I recently read Jonathan Safran Foer’s “Eating Animals.” I have seen Foer’s interview with the likes of David Letterman and Ellen DeGeneres. I wouldn’t herald Foer as the next Wendell Berry by any means (who was both clairvoyant and humble), but his prose was compelling…to the point where I have yet to eat chicken again in Georgia, the Land of Chick-Fil-A. I sent the company’s media contacts an e-mail inquiring about the origin of their products. The lack of response bothered me, but it didn’t surprise me. I can at least appreciate Foer’s difficulty in researching and executing his book because of the veil of secrecy cloaking the meat industry.
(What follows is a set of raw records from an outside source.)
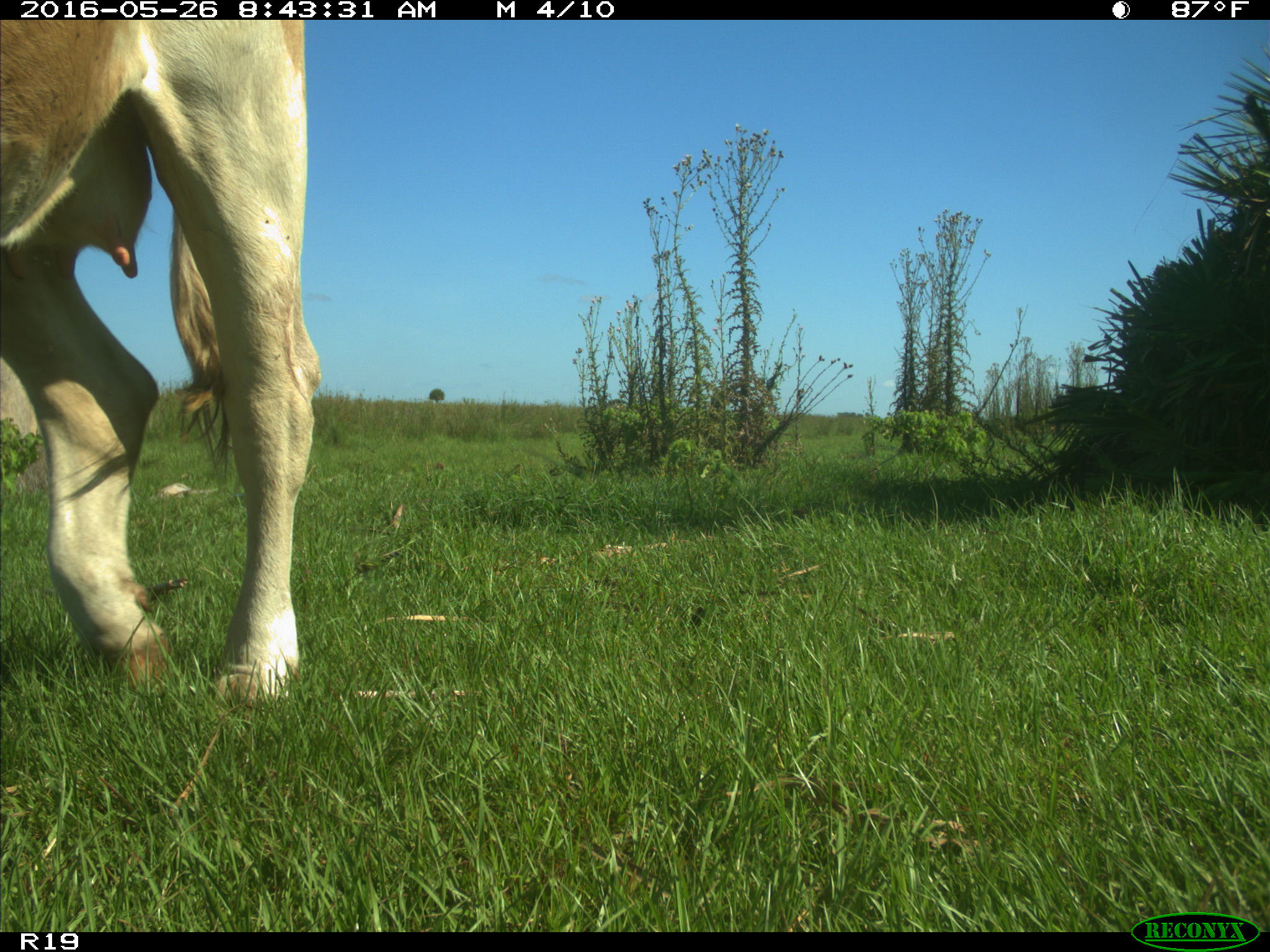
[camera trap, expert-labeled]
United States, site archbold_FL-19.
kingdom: Animalia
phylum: Chordata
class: Mammalia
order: Artiodactyla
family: Bovidae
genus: Bos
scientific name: Bos taurus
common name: domestic cow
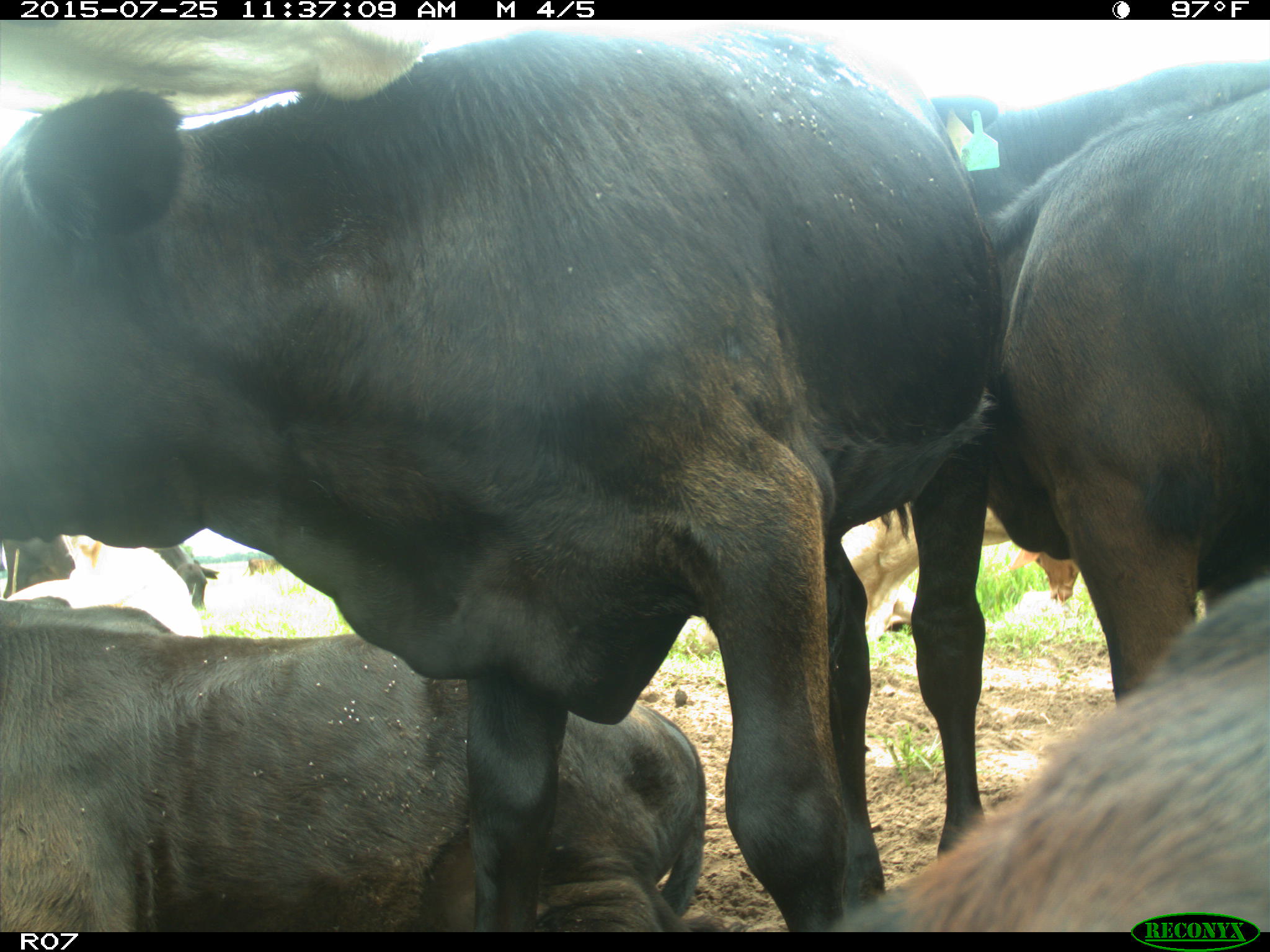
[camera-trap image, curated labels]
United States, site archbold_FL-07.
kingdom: Animalia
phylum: Chordata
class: Mammalia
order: Artiodactyla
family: Bovidae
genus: Bos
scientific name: Bos taurus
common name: domestic cow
When I hear about people like former President Bill Clinton (Mr. Big Mac) and Alec Baldwin living vegetarian, if not vegan, lifestyles, it makes me wonder if I’ve been playing for the wrong team all these years. I’ve never cared for meat that much to begin with, but I have likened burgers to a legitimate art form and scallops to utter ambrosia.
Like many foodies, I’m a casual fan of Bravo’s “Top Chef,” so naturally I was star-struck when I came across Kevin Gillespie at his Atlanta restaurant Woodfire Grill. His restaurant is founded on the principle of serving local, organic, sustainable food. The meal was profoundly good. I even wrote Kevin a semi X-rated, wine-fueled haiku at the end of the meal as a thank you. Apparently, I wasn't the first to regale the chef with poetry. Here's a snapshot from the ladies restroom at the Woodfire Grill, compliments of a 10-year-old fan:

Kevin worships bacon, but jokes and limericks aside, Foer (among other voices) tell us this: Dress it up however you like, pigs experience tortured lives. This is no Native-American buffalo, dignity in death. And ironically, bacon can entice sometimes even the most loyal of vegetarians to go AWOL: http://www.npr.org/blogs/health/2011/02/02/133304206/why-bacon-is-a-gateway-to-meat-for-vegetarians.   
I’m jelly side down right now. My fingers are sticky with food ethics. I can confidently say I oppose factory farming, but who doesn’t when confronted with its reality? Our consciences have the ability to defy our stomachs, but as Foer points out, sometimes eating involves forgetting.
Meanwhile, it’s Oscar night. I am sipping on a glass of chilled Pinot Grigio and am about to bust open a box of vegetarian buffalo wings. God help me.
But when I come across the rare, locally purveyed, cruelty-free, oxymoronic meat, I cross myself, honor the animal and the circle of life, knowing one day I might be that animal’s birthday dinner, too. Or at least fertilizer for those fancy, kidding-yourself, grass-fed steaks. God forgive me.